Senior Software Engineer, ML Inference

Cognitiv•Bellevue, WA

6d•$160,000 - $210,000•Hybrid

About The Position

We are looking for a Senior Software Engineer focused on ML inference to help build and scale the systems that power Cognitiv’s ML-driven products. In this role, you’ll work on performance-critical inference systems that enable real-time decision-making at scale. You’ll collaborate closely with ML Researchers, Product, and other Engineers to design, implement, and optimize production ML services used by some of the world’s biggest brands. This is a hands-on engineering role with meaningful technical ownership and room to grow in scope and influence.
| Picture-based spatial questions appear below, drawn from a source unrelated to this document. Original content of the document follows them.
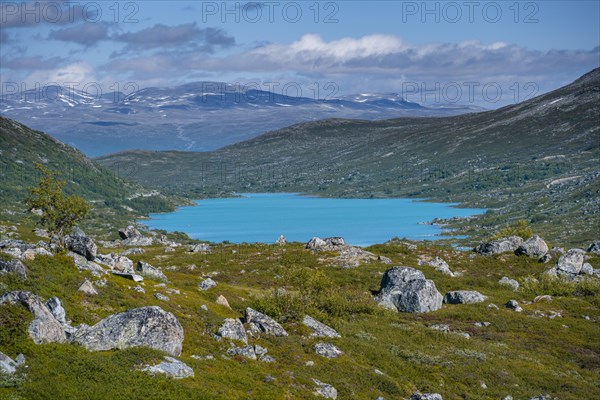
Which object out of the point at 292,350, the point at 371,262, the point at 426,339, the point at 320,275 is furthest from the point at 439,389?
the point at 371,262

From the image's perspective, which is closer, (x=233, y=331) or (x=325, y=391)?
(x=325, y=391)

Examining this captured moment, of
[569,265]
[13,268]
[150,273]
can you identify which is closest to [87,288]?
[13,268]

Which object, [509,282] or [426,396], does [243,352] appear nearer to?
[426,396]

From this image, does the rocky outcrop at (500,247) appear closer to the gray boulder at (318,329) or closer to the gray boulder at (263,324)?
the gray boulder at (318,329)

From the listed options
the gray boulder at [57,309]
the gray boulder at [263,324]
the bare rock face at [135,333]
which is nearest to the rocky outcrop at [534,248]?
the gray boulder at [263,324]

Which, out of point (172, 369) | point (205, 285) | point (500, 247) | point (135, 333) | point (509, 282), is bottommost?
point (509, 282)

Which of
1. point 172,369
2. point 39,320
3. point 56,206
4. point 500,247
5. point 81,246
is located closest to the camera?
point 172,369

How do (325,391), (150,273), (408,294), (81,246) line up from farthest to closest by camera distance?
(408,294), (150,273), (81,246), (325,391)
Location: Hybrid - MTW out of our Bellevue WA office.

Requirements

Experienced ML Engineer: ~4+ years working with ML systems in production, including hands-on experience with PyTorch or LibTorch.
Strong Systems Engineer: ~4+ years of professional C++ experience with attention to performance and memory efficiency.
Inference-Focused: Experience optimizing models and inference pipelines for real-world constraints like latency and scale.
Collaborative Communicator: Comfortable explaining technical tradeoffs and working closely with cross-functional partners.
Ownership-Driven: Able to take responsibility for the services you build and improve them over time.
Technically Educated: Bachelor’s degree or higher in Computer Science, Engineering, Math, Physics, or a related field.

Nice To Haves

Experience with GPU or hardware-accelerated inference (e.g., NVIDIA TensorRT)
Experience with Docker and Kubernetes
Familiarity with Infrastructure-as-Code tools (Terraform, Ansible)
Exposure to advanced ML architectures (e.g., two-tower models, teacher-student learning)
Experience with Rust
Familiarity with MLOps tooling (monitoring, lifecycle management, automation)
Experience using AI-assisted development tools

Responsibilities

Build and optimize ML inference systems used in production, leveraging both industry-standard frameworks and in-house technology.
Implement performance-critical components in C++ and PyTorch/LibTorch with a focus on latency, throughput, and reliability.
Collaborate cross-functionally with ML Research, Product, and Engineering partners to bring models from experimentation into production.
Improve existing systems by identifying performance bottlenecks, reliability gaps, and scalability issues.
Contribute to design discussions and technical reviews for inference-related services.
Write high-quality, production-ready code with strong testing, monitoring, and documentation.
Support the full development lifecycle of services you work on, from design through deployment and iteration.
Mentor and support teammates through code reviews and knowledge sharing.